Brief: Would you copy only the lines below, beginning with the one that contains "Is the row of" and running through the last entry line?

**** Materials provided

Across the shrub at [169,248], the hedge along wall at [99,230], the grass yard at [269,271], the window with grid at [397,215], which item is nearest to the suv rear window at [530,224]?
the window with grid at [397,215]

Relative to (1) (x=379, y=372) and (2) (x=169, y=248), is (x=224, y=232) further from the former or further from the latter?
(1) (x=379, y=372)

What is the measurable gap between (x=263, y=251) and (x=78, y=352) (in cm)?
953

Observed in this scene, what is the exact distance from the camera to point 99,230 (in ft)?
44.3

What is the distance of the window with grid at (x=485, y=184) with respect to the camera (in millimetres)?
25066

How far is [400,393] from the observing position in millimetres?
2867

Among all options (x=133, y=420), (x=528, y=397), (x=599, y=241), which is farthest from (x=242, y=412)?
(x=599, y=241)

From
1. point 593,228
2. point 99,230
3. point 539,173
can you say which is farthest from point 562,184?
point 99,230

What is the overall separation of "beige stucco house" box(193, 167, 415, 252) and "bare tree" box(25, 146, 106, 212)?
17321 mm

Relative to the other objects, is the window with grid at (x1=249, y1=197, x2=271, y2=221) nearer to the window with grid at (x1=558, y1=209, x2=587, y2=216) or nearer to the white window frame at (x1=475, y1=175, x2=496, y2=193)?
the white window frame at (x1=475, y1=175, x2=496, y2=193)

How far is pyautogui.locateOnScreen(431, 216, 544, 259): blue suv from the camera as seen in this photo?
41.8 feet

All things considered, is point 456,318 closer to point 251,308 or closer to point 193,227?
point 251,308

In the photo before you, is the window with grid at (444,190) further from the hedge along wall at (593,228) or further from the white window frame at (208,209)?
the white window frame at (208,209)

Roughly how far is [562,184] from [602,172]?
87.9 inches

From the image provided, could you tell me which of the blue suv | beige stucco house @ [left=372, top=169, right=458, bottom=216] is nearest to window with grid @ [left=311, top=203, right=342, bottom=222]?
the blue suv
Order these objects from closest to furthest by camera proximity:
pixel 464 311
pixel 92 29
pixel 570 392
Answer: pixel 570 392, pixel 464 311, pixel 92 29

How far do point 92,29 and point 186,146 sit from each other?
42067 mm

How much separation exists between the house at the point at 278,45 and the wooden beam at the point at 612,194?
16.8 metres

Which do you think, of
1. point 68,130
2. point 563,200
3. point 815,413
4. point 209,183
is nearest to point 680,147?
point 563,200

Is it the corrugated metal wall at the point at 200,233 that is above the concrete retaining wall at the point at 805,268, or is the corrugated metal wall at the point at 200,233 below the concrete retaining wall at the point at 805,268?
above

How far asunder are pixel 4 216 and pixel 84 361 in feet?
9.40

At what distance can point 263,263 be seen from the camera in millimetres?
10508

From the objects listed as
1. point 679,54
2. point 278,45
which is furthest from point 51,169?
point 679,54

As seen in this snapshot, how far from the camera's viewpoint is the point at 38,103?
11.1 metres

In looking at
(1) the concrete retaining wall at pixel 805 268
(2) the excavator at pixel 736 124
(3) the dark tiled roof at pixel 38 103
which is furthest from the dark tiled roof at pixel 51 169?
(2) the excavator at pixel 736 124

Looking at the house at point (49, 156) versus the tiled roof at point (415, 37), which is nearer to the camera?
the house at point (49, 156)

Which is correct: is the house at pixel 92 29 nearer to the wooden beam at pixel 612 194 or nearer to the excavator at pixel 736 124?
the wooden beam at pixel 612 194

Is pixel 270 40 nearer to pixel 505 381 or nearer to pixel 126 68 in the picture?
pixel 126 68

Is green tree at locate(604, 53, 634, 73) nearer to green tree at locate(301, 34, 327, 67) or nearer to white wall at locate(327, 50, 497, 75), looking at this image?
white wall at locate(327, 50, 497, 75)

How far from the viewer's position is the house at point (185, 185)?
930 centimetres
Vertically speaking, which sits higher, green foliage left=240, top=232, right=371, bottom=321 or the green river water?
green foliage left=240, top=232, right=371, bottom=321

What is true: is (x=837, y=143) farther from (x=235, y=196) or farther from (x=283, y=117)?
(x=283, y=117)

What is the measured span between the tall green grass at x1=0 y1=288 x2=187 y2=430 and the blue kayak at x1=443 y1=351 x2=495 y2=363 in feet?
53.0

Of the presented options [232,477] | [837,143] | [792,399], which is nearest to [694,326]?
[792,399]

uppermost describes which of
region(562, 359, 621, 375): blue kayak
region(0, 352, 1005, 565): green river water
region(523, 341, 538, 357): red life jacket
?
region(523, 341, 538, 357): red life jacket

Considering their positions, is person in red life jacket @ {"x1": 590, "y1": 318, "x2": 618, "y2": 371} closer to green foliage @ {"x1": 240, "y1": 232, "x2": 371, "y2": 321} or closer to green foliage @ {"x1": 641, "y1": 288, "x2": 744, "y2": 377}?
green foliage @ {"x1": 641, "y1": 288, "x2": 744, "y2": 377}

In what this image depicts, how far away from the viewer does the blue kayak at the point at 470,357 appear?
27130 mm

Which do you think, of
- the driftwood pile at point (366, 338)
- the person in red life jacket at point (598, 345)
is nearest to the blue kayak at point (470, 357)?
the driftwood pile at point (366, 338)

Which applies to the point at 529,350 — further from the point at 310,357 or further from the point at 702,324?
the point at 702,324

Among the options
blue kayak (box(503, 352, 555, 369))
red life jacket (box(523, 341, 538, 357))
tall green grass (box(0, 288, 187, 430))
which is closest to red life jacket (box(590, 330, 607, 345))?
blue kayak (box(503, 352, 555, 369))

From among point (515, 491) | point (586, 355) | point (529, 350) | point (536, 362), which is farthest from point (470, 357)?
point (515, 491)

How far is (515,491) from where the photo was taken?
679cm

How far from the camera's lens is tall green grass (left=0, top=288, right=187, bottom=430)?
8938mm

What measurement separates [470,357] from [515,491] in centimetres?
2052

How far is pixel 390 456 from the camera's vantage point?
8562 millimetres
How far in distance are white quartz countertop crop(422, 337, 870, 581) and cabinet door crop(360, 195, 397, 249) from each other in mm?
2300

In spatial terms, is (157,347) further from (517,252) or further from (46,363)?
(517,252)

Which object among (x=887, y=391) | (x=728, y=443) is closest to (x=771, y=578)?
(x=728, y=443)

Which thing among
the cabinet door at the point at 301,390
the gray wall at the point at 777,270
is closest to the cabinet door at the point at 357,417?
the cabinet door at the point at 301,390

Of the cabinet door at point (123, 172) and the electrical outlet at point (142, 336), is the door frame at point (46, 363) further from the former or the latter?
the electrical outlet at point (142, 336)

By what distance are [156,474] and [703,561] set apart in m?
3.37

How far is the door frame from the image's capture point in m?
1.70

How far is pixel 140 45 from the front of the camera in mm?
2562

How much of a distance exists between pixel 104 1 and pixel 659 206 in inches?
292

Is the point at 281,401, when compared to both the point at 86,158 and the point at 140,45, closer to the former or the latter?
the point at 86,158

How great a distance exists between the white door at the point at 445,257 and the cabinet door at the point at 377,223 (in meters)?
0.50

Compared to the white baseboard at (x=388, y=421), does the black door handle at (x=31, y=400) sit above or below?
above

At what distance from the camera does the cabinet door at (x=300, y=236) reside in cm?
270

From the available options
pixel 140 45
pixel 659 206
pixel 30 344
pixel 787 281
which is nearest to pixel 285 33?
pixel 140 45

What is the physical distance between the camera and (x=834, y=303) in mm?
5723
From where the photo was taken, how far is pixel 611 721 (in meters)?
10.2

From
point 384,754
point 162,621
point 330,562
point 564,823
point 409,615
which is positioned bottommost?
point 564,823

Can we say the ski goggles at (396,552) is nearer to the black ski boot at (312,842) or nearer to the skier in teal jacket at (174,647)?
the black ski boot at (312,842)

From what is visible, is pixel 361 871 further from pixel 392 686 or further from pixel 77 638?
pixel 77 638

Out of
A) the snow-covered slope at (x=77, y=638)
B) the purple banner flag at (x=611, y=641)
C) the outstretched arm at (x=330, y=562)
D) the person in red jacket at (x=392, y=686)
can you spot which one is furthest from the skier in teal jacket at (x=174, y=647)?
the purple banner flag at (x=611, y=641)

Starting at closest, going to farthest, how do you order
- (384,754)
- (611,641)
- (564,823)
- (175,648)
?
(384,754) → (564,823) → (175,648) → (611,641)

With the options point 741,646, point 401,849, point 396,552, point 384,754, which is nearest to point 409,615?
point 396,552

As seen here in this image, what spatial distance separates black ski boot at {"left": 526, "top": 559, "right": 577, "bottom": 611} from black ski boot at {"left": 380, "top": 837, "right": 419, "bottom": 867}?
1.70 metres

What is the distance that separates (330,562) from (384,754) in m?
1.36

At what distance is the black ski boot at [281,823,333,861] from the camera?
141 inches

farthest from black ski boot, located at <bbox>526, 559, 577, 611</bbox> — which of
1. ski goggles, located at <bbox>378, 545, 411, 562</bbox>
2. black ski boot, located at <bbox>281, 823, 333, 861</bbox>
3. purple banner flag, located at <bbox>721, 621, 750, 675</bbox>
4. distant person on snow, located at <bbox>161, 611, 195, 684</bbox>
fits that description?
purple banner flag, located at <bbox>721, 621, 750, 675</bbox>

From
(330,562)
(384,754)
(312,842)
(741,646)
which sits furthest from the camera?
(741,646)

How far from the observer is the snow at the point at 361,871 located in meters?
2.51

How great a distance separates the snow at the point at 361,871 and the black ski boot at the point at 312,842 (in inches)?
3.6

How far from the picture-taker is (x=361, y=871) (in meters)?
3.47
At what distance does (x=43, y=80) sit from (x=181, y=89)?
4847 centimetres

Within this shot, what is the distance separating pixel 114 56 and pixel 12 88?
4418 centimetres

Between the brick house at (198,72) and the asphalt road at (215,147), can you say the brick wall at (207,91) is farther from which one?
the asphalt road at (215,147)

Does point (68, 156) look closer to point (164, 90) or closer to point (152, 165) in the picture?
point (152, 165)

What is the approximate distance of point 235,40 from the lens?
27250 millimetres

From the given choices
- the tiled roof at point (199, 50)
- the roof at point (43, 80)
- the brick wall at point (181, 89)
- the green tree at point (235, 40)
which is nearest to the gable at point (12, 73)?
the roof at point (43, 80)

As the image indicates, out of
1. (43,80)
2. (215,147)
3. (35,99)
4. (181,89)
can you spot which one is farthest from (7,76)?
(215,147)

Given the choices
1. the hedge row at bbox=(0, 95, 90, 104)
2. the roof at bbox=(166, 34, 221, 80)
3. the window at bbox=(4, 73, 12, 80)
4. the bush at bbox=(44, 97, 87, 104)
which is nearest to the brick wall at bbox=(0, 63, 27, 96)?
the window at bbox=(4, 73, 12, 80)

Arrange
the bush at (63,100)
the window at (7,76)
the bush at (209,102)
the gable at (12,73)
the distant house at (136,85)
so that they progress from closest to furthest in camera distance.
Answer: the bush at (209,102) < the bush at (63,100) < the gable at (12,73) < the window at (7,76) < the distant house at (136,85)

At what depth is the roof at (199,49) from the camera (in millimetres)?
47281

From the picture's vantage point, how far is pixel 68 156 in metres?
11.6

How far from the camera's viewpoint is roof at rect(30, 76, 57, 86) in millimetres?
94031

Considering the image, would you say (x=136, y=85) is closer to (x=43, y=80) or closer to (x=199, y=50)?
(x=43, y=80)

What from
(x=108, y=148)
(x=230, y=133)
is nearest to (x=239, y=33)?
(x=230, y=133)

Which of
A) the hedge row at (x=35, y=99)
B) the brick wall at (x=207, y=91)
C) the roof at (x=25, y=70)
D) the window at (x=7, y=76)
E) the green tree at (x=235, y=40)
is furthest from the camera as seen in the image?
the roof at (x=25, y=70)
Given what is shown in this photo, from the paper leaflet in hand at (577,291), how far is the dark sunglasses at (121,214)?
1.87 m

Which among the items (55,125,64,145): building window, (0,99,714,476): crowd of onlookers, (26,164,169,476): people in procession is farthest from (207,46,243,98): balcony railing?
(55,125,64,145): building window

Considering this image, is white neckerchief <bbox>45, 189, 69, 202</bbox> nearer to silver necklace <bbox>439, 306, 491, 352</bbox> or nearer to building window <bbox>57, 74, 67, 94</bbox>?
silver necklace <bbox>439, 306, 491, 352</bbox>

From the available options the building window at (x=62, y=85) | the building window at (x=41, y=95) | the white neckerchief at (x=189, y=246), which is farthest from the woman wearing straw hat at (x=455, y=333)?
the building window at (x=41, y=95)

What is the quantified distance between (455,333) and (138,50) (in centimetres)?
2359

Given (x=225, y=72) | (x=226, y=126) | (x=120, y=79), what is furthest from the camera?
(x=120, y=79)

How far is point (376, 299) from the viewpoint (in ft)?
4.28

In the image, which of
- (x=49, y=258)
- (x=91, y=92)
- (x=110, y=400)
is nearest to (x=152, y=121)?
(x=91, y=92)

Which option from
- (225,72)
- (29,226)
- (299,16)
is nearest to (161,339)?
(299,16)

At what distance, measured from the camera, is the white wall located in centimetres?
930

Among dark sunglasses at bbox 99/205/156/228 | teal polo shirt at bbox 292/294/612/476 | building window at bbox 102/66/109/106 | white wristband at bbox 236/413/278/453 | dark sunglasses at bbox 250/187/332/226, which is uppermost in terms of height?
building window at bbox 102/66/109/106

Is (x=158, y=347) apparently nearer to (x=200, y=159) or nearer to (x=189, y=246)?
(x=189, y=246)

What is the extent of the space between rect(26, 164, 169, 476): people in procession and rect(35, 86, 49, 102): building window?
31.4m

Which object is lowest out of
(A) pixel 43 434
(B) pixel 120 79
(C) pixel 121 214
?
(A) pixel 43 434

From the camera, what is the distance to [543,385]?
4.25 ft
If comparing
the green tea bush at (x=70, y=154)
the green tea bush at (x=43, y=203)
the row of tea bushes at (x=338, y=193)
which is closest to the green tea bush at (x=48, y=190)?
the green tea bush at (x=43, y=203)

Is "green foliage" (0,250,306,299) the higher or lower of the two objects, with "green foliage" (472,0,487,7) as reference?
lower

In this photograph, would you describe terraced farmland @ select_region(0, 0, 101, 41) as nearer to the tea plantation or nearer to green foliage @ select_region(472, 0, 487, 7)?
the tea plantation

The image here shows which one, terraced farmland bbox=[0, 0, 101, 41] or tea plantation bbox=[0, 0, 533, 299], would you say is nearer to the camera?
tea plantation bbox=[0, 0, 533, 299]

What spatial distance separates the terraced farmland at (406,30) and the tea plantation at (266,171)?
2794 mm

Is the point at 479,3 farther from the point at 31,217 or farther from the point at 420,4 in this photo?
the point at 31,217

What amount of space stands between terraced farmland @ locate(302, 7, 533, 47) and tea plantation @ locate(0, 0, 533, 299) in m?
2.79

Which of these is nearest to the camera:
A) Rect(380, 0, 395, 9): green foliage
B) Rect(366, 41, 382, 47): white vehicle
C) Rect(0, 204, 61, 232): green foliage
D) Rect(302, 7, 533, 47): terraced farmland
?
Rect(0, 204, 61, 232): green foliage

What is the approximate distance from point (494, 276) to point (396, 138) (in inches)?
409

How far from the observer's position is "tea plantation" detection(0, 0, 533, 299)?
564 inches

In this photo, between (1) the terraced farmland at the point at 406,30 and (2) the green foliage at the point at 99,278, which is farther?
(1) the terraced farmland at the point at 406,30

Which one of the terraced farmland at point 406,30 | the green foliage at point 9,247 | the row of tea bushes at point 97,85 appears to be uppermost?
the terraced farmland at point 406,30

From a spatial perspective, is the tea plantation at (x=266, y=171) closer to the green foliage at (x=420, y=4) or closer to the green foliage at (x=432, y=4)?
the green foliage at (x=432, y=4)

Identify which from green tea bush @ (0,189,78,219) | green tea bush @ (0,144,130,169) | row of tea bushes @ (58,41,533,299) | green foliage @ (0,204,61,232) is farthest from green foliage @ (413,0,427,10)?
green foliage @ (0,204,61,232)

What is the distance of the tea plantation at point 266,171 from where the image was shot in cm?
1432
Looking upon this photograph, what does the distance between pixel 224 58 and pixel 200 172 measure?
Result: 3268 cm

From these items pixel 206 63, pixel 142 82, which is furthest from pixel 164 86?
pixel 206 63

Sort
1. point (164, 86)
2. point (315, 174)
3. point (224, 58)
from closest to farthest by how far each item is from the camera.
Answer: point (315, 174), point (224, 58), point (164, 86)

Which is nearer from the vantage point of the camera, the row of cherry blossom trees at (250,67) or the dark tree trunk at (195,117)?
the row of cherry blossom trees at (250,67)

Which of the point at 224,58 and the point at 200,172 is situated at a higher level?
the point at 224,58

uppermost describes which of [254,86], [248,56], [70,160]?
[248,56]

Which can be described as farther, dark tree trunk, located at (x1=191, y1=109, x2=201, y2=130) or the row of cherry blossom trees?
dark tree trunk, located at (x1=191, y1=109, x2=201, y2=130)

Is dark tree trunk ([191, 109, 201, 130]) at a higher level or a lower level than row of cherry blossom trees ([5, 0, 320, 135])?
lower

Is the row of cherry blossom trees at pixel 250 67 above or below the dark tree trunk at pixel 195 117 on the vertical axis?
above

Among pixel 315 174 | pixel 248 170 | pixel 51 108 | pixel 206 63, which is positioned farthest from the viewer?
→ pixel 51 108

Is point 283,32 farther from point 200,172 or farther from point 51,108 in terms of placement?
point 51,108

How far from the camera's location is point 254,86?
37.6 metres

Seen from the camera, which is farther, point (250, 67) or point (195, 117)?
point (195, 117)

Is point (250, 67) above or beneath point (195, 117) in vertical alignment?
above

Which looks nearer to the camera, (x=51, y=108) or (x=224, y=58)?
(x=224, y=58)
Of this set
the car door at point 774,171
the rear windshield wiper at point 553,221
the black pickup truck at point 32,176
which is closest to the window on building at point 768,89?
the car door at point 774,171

********

Full output:
Is the row of cherry blossom trees at pixel 250 67 above or below the dark tree trunk at pixel 195 117 on the vertical axis?
above

Among pixel 315 174 | pixel 248 170 | pixel 51 108 | pixel 206 63, which is positioned farthest from the viewer?
→ pixel 51 108

Is point 283,32 farther from point 200,172 or farther from point 51,108 in terms of placement?
point 51,108

How far from the camera's location is point 254,86?
37.6 metres

Seen from the camera, which is farther, point (250, 67) or point (195, 117)?
point (195, 117)

Is point (250, 67) above or beneath point (195, 117) in vertical alignment?
above

Which looks nearer to the camera, (x=51, y=108) or (x=224, y=58)?
(x=224, y=58)
Of this set
the car door at point 774,171
the rear windshield wiper at point 553,221
the black pickup truck at point 32,176
which is closest to the window on building at point 768,89?
the car door at point 774,171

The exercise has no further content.